■ **Objective**
Could you output each line of the data that follows exactly?

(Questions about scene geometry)
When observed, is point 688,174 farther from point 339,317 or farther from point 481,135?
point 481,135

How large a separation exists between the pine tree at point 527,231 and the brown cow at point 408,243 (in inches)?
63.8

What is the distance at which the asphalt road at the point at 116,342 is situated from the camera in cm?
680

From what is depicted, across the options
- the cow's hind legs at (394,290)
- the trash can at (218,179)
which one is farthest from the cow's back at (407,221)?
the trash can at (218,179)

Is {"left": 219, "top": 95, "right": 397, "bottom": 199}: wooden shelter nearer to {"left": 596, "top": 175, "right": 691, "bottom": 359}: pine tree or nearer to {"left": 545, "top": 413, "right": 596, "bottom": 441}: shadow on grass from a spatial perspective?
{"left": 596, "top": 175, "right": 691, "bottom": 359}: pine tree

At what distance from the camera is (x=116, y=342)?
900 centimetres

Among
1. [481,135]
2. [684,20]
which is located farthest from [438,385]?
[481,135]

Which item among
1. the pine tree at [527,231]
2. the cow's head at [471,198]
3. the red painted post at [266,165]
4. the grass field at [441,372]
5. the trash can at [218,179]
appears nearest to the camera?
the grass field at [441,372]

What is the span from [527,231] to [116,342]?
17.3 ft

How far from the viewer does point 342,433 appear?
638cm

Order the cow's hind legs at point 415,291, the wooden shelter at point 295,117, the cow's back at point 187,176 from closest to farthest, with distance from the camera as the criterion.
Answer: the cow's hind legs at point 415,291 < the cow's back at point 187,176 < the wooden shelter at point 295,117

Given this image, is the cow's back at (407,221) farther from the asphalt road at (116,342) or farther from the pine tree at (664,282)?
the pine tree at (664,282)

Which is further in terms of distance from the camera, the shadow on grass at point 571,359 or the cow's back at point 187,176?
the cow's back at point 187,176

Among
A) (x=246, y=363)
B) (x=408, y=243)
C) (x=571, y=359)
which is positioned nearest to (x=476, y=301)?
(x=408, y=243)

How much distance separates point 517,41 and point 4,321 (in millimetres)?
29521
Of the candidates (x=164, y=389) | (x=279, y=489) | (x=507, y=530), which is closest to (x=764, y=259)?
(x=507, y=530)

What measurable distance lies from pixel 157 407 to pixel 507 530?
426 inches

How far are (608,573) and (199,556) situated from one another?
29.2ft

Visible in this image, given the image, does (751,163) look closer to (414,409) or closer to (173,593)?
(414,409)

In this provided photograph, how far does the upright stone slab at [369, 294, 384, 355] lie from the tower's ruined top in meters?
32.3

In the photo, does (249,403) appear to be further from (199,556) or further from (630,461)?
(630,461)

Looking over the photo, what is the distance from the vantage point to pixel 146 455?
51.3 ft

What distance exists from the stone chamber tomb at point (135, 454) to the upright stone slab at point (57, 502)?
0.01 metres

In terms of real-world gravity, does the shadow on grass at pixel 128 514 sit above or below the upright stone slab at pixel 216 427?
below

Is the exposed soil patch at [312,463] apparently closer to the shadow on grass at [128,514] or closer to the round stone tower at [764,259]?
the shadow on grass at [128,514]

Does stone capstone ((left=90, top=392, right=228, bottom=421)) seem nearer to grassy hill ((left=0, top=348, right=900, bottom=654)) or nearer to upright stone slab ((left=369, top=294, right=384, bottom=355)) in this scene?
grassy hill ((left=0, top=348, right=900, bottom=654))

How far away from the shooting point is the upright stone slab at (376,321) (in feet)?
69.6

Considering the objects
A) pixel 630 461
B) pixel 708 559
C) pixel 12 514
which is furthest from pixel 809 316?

■ **Correct response**
When observed, is point 688,174 farther from point 339,317 or farther from point 481,135?
point 481,135

How large a separation exists between the pine tree at point 527,231 and the brown cow at point 408,243 (in inches)?
63.8

What is the distance at which the asphalt road at the point at 116,342 is situated from the camera in cm?
680

From what is depicted, across the options
- the cow's hind legs at (394,290)
- the trash can at (218,179)
which one is farthest from the cow's back at (407,221)?
the trash can at (218,179)

Is {"left": 219, "top": 95, "right": 397, "bottom": 199}: wooden shelter nearer to {"left": 596, "top": 175, "right": 691, "bottom": 359}: pine tree or nearer to {"left": 545, "top": 413, "right": 596, "bottom": 441}: shadow on grass from a spatial perspective?
{"left": 596, "top": 175, "right": 691, "bottom": 359}: pine tree

At what distance from the camera is (x=116, y=342)?
900 centimetres

Among
1. [481,135]
2. [684,20]
which is located farthest from [438,385]?
[481,135]

Which item among
1. the pine tree at [527,231]
2. the cow's head at [471,198]
3. the red painted post at [266,165]
4. the grass field at [441,372]
5. the trash can at [218,179]
appears nearest to the camera?
the grass field at [441,372]

What is the span from [527,231] to [116,342]?
17.3 ft

How far from the viewer does point 342,433 appear?
638cm

Order the cow's hind legs at point 415,291, the wooden shelter at point 295,117, the cow's back at point 187,176 from closest to farthest, with distance from the camera as the criterion.
Answer: the cow's hind legs at point 415,291 < the cow's back at point 187,176 < the wooden shelter at point 295,117

Given this image, is the cow's back at (407,221) farther from the asphalt road at (116,342) or farther from the pine tree at (664,282)?
the pine tree at (664,282)

Which is further in terms of distance from the camera, the shadow on grass at point 571,359 or the cow's back at point 187,176?
the cow's back at point 187,176

Among
A) (x=246, y=363)
B) (x=408, y=243)
C) (x=571, y=359)
which is positioned nearest to (x=476, y=301)?
(x=408, y=243)

How much distance separates point 517,41 and point 4,321 (in millimetres)?
29521
Of the candidates (x=164, y=389) | (x=279, y=489) | (x=507, y=530), which is closest to (x=764, y=259)?
(x=507, y=530)

What measurable distance lies from pixel 157 407 to pixel 507 530?
426 inches

How far are (608,573) and (199,556) situated from one another?
29.2ft

Visible in this image, given the image, does (751,163) look closer to (414,409) or closer to (173,593)?
(414,409)

In this provided photograph, how far does the upright stone slab at [369, 294, 384, 355] lie from the tower's ruined top in meters?
32.3

In the photo, does (249,403) appear to be further from (199,556) or further from (630,461)?
(630,461)

Looking over the photo, what is the distance from the vantage point to pixel 146 455?
51.3 ft

What distance exists from the stone chamber tomb at point (135, 454) to the upright stone slab at point (57, 502)?
0.01 metres

In terms of real-world gravity, does the shadow on grass at pixel 128 514 sit above or below the upright stone slab at pixel 216 427?
below

Is the exposed soil patch at [312,463] apparently closer to the shadow on grass at [128,514] or closer to the round stone tower at [764,259]?
the shadow on grass at [128,514]

Does stone capstone ((left=90, top=392, right=228, bottom=421)) seem nearer to grassy hill ((left=0, top=348, right=900, bottom=654)) or nearer to upright stone slab ((left=369, top=294, right=384, bottom=355)) in this scene?
grassy hill ((left=0, top=348, right=900, bottom=654))

How far away from the shooting point is the upright stone slab at (376,321) (in feet)?
69.6

Considering the objects
A) pixel 630 461
B) pixel 708 559
C) pixel 12 514
which is furthest from pixel 809 316?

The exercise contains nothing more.